Ce n’est donc pas un hasard si l’UE se démarque au sein du G20 par la compatibilité de son plan de relance avec des objectifs environnementaux. En octobre dernier, le G20, plus l’Espagne, comptabilisait pour 12 000 milliards de dollars de plans de relance, dont 3 700 étaient compatibles avec l’environnement, notamment au travers d’investissements dans le secteur de l’énergie. Le premier contributeur à ces 3 700 milliards est l’Union européenne, de très loin.

Le coup d’accélérateur américain

Avec l’arrivée au pouvoir de Joe Biden, les États-Unis renouent avec une politique climatique durable. Au programme notamment, un objectif d’électricité zéro carbone d’ici 2035 et une révision de l’engagement du pays en faveur des réductions des émissions de gaz à effet de serre.
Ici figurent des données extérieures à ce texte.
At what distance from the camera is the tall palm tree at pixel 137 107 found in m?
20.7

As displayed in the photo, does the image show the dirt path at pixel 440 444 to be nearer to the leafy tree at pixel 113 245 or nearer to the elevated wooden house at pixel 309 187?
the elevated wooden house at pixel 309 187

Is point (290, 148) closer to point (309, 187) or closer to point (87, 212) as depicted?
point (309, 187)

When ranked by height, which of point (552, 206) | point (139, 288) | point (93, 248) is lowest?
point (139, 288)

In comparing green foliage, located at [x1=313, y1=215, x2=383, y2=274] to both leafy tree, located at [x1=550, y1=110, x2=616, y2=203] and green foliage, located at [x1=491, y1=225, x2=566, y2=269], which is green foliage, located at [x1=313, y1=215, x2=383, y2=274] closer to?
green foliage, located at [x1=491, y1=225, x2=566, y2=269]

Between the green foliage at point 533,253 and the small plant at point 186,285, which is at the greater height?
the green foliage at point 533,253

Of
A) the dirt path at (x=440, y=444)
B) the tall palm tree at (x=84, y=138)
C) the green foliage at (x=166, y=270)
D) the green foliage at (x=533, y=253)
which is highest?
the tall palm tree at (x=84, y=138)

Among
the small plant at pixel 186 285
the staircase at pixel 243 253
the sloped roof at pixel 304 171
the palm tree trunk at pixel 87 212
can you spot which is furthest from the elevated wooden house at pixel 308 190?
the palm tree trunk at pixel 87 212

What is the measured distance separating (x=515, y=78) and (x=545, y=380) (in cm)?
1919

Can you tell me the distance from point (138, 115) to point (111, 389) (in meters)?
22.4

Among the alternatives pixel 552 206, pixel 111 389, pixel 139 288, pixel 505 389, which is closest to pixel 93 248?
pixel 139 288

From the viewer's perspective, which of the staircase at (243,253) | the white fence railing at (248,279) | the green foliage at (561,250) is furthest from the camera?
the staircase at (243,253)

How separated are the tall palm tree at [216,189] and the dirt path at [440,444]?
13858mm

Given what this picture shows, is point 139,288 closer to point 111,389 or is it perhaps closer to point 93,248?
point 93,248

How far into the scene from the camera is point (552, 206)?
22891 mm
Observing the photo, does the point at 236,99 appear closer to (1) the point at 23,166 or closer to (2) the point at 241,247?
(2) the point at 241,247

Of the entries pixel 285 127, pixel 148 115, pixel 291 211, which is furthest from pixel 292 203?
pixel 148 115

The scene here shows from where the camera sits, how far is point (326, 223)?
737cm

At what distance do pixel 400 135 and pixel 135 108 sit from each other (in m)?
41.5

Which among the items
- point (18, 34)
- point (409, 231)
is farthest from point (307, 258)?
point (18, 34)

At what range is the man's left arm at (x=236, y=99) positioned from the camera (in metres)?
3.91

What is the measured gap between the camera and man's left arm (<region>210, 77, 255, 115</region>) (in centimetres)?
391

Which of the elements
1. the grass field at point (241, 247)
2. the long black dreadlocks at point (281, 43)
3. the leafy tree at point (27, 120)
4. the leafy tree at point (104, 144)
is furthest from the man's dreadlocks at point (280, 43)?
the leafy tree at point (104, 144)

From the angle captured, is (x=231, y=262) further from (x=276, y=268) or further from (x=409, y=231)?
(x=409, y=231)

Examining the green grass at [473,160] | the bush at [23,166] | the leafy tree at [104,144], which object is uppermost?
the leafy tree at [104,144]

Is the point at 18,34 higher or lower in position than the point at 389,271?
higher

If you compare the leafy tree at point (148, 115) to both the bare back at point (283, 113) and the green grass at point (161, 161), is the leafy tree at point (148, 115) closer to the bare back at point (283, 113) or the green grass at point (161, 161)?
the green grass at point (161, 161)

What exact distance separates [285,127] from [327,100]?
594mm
De quoi soutenir les investissements en direction des secteurs de l’énergie et de la décarbonation de l’industrie.

Biden a aussi son plan de relance, un plan massif, puisqu’il s’élève à près de 2 000 milliards de dollars. Comme en Europe, celui-ci devrait profiter au secteur des énergies renouvelables et de la voiture électrique. Ce plan apporte aussi un soutien financier aux Américains et pourrait avoir un impact détourné sur les marchés actions. En effet, selon une enquête menée par Bank of America, si 36 % des sondés envisagent de dépenser le chèque envoyé par le gouvernement, 9 % d’entre eux songeraient à l’investir. Dans la ligne de mire des investisseurs américains, les marchés actions, mais aussi le bitcoin. Des intentions pas très durables donc. Tout comme l’Europe le fait aujourd’hui, les États-Unis gagneraient peut-être à mieux flécher l’investissement durable, afin d’y diriger les flux des investisseurs. Car malgré l’ampleur des plans de relance mondiaux, l’investissement privé est bel et bien indispensable pour accompagner la transition des économies vers un modèle plus durable.